Andrew Linklater FAcSS (3 August 1949 – 5 March 2023) was a British scholar of international relations and political theorist who taught at universities in Australia and the United Kingdom. In 2000, he was featured as one of the fifty thinkers in Martin Griffith's Fifty Key Thinkers in International Relations.

==Early life and education==
Linklater was born on 3 August 1949 to Andrew Linklater and Isabella née Forsyth. His father was a postman and his mother worked various odd jobs. He studied Politics and International Relations as an undergraduate at the University of Aberdeen, and worked as a bus driver while he studied. He then received an MA degree from the University of Aberdeen in 1971, a BPhil degree from Balliol College, University of Oxford in 1973, and a PhD degree from the London School of Economics in 1978. His PhD thesis was titled Obligations beyond the state: the individual, the state and humanity in international theory, and was later published as Men and Citizens in the Theory of International Relations.

==Teaching==
His teaching career began at the University of Tasmania from 1976 to 1981, before moving to Monash University in 1982, where he taught for ten years. In 1993, he became professor of international relations at Keele University, and became Dean of Postgraduate Affairs in 1997 until he left Keele in 1999. In January 2000 he joined the Department of International Politics at Aberystwyth as the Woodrow Wilson Professor of International Politics.
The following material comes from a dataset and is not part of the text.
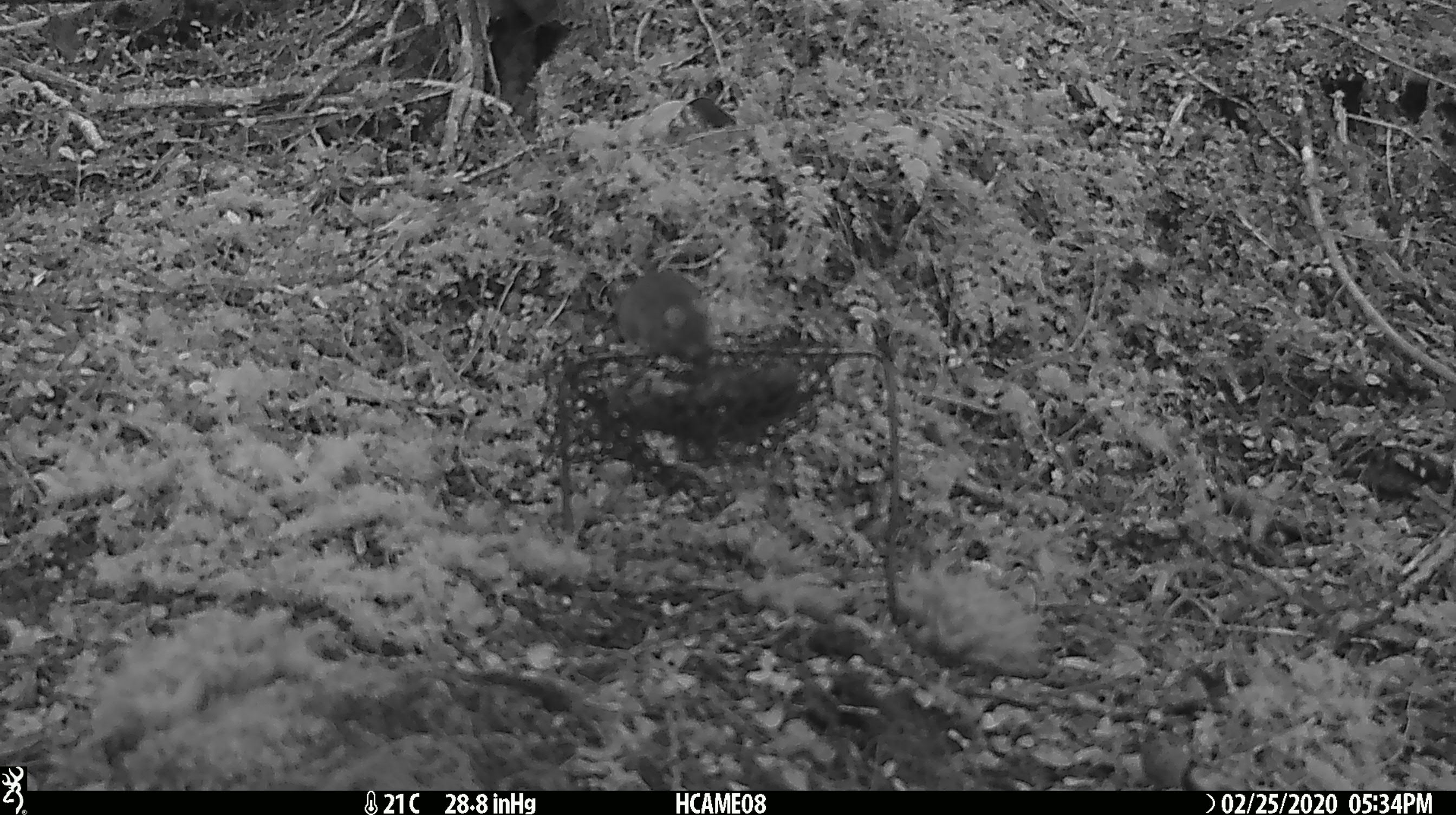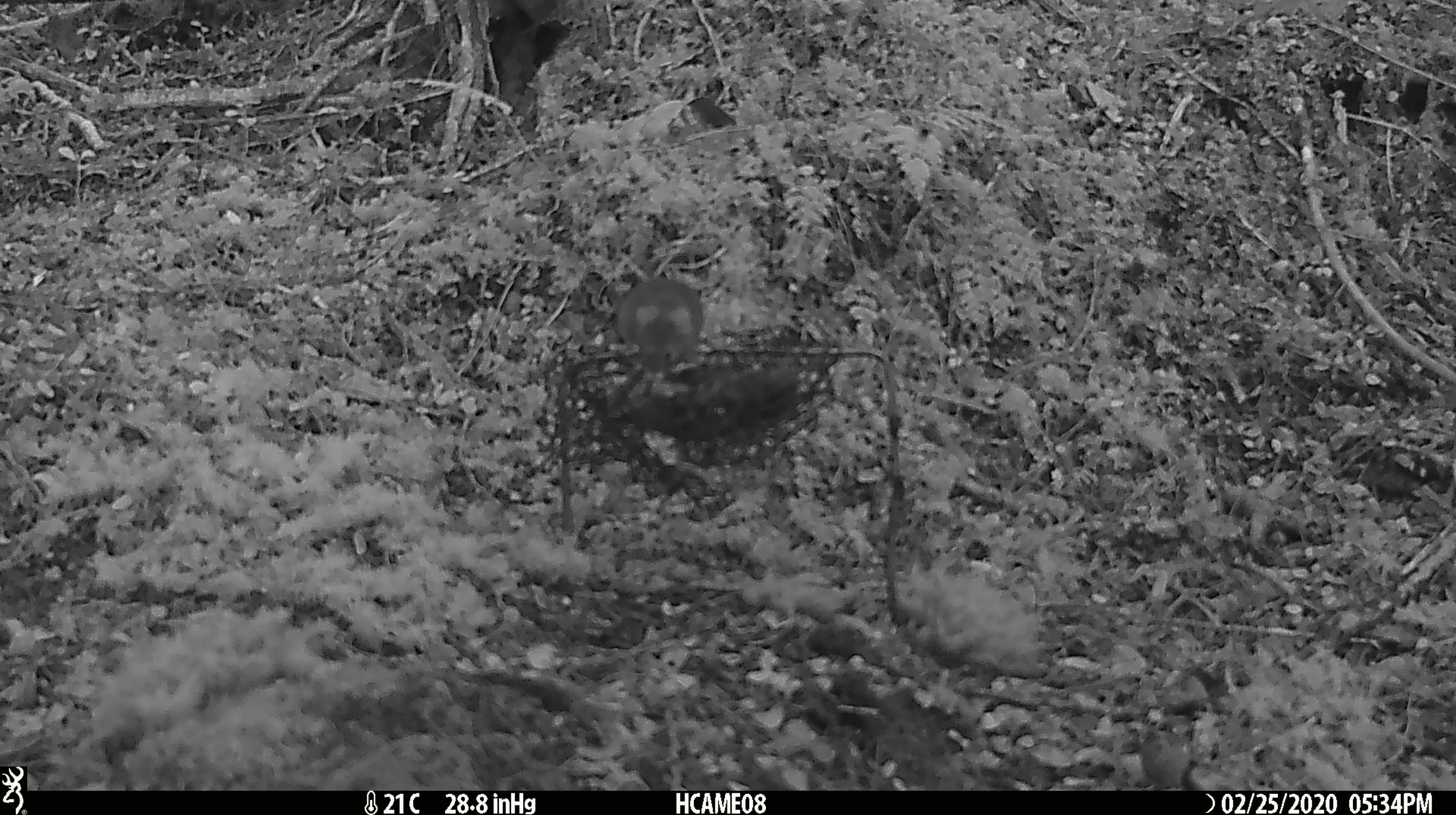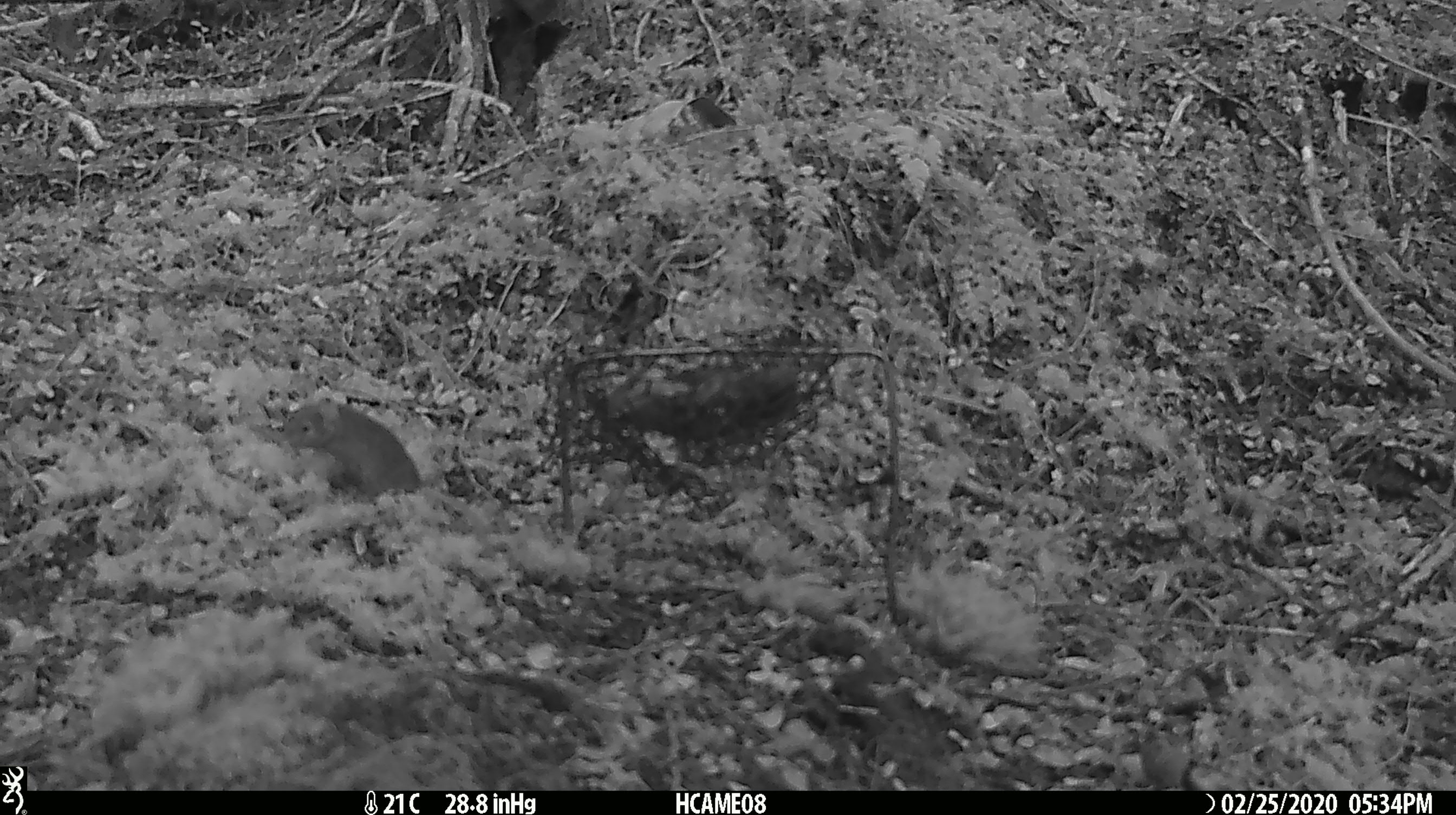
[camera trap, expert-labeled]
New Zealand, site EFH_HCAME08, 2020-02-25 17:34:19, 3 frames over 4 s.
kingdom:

== Perspectives on international relations ==
Until around the turn of the millennium, Linklater could be characterized as a scholar of the critical theory paradigm within international relations. In his 1990 piece, Beyond Realism and Marxism, he outlined flaws in realist international relations theory, the English School, and Marxist international relations theory. Linklater argued for international relations theorists to take a more expansive approach to the relevant actors, which includes forces that generate human norms and structure human relations between societies, beyond the class framework of Marxism. However, since the 2000s, he moved decisively to championing the relevance of the work of Norbert Elias on the study of international relations. His later books, including The Problem of Harm in World Politics: Theoretical Investigations (2011) and The Idea of Civilization and the Making of the Global Order (2021) show his close connections with the 'figurational sociology' school associated with Elias.

==Research==
Linklater wrote and edited several books on International Relations, but one of his most important works is The Transformation of Political Community. Published in 1998, it was hailed by fellow academics Chris Brown and Steve Smith as "one of the most important books in international theory published in this decade". Linklater's research interests included the idea of harm in International Relations and critical theories of International Relations. In 2001 he became a member of the Academy of Learned Societies in the Social Sciences, and in 2005 he also became a Fellow of the British Academy. He was also a Founding Fellow of the Learned Society of Wales.

==Personal life ==
Linklater married a fellow Aberdonian, Jane Adam. Andrew Linklater died on 5 March 2023, at the age of 73.

==Publications==
- The Problem of Harm in World Politics: Theoretical Investigations, Cambridge University Press, 2011.
- Critical Theory and World Politics: Citizenship, sovereignty and humanity, Routledge, 2007.
- The English School of International Relations: A Contemporary Assessment (with Hidemi Suganami), Cambridge University Press, 2006.
- Theories of International Relations (edited with Scott Burchill), Palgrave Macmillan, 2013. (Now on its fifth edition, originally published in 1996)
- Political Loyalty and the Nation-State (edited with Michael Waller), Routledge, 2003.
- International Relations: Critical Concepts in Political Science, Routledge, 2000
- The Transformation of Political Community: Ethical Foundations of the Post-westphalian Era, Polity Press, 1998.
- Boundaries in Question: New Directions in International Relations, (edited with John MacMillan) Frances Pinter, 1995.
- Beyond Realism and Marxism: Critical Theory and International Relations, MacMillan Press, 1990.
- New Horizons in Politics: Essays with an Australian Focus, (edited with Hugh V. Emy), Allen and Unwin, 1990.
- Men and Citizens in the Theory of International Relations, MacMillan Press, 1982.
- New Dimensions in World Politics, (edited with G. Goodwin) Croom Helm, 1975.